Technology, Talent And Supply Chains

Experts say many of these deals are designed to secure strategic advantages rather than simply boost prestige.

Neha Singh, co-founder of data intelligence company Tracxn, said overseas acquisitions allow Indian firms to access advanced technology, research capabilities, global brands and established distribution networks much faster than building them from scratch.

“Indian companies are increasingly looking overseas to access markets, brands, technology capabilities, R&D expertise, and established distribution networks that may otherwise take years to build organically,” Singh explained.

Global trade tensions have also played a role.

As tariffs, supply chain disruptions and geopolitical rivalries increasingly shape international commerce, many companies are looking to diversify production and secure more stable international operations.

Not Every Overseas Bet Pays Off

Still, international expansion comes with serious risks.

Some of India’s most famous overseas deals have produced disappointing results.

Mukherjea pointed to Tata Steel’s acquisition of Corus Steel as an example of a deal that became financially burdensome for years.

He also highlighted another challenge facing Indian companies: most still rely heavily on cash to fund acquisitions rather than using stock-based transactions common among Western corporations.

Even Sun Pharma’s massive acquisition was structured as an all-cash deal – a move that can expose companies to significant financial pressure if economic conditions worsen.

A New Generation Thinking Globally

Despite the risks, analysts believe the trend of outbound acquisitions is likely to continue accelerating.

India’s recent free trade agreements with countries and regions including the United Kingdom, Europe and Australia could encourage even more overseas investments in the coming years.

Mukherjea believes a new generation of wealthy Indian business heirs is also reshaping investment priorities.

Many younger corporate leaders now live, study and build networks abroad, making international investments feel increasingly natural.

He also pointed to the long-term weakness of the Indian rupee against the US dollar as another factor influencing investment decisions.

Domestic Challenges Remain

At the same time, India continues to struggle with sluggish domestic demand, cautious private investment and growing uncertainty around employment.

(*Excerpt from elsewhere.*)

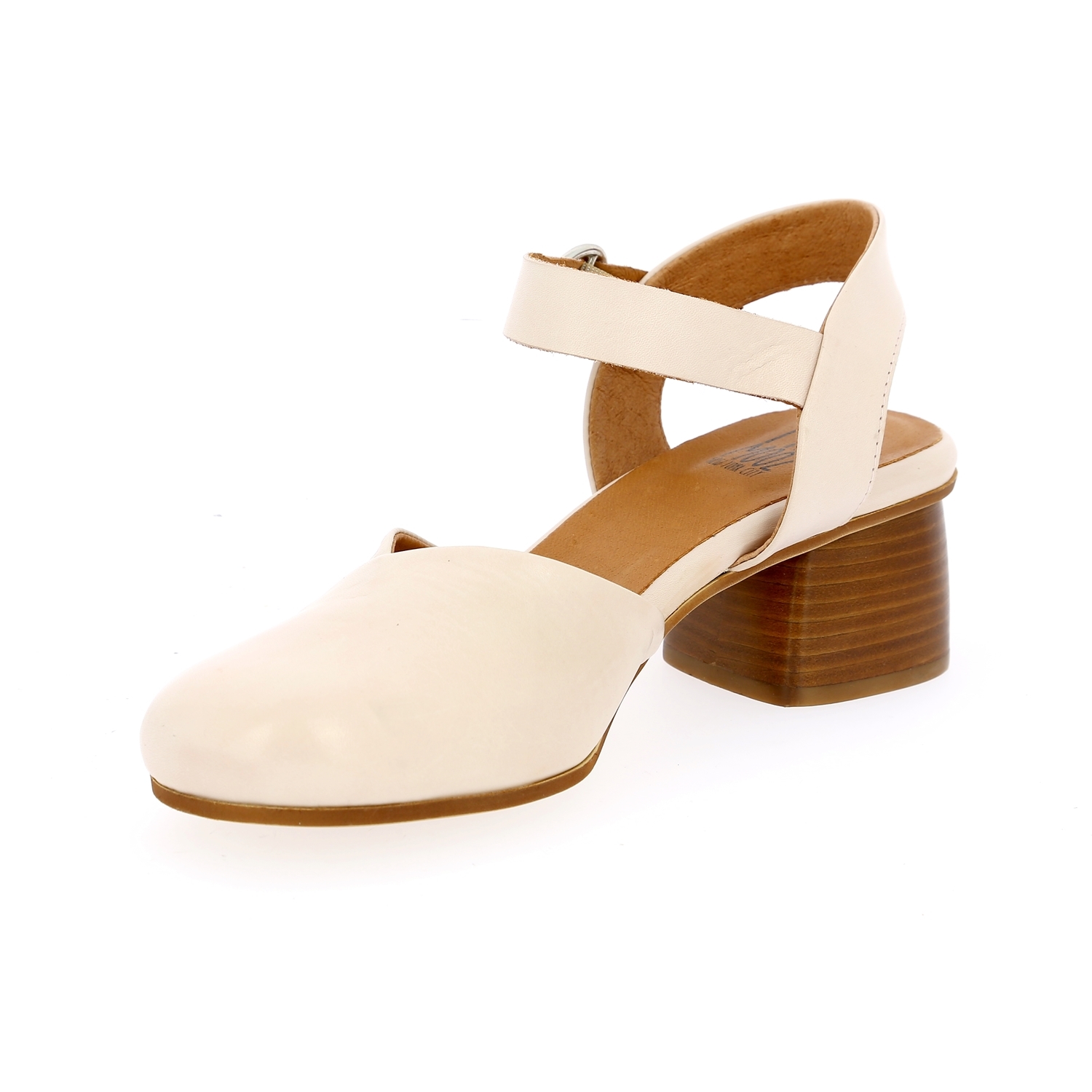 Zoom Miz Mooz sandalen milk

The rise of advanced AI technologies is also creating fresh concerns about the future of white-collar jobs in a country that has long relied heavily on outsourcing and technology services.

For the Indian government, the growing flow of money leaving the country presents a difficult balancing act.

Officials are eager to attract foreign investment and strengthen domestic growth, yet many of India’s own companies appear increasingly focused on building opportunities elsewhere.

Whether outbound acquisitions surpass last year’s $18 billion total remains uncertain amid ongoing geopolitical tensions.

But for many analysts, the long-term direction is already clear: as economic uncertainty deepens at home, Indian companies are increasingly seeking stability, growth and strategic advantages far beyond their own borders.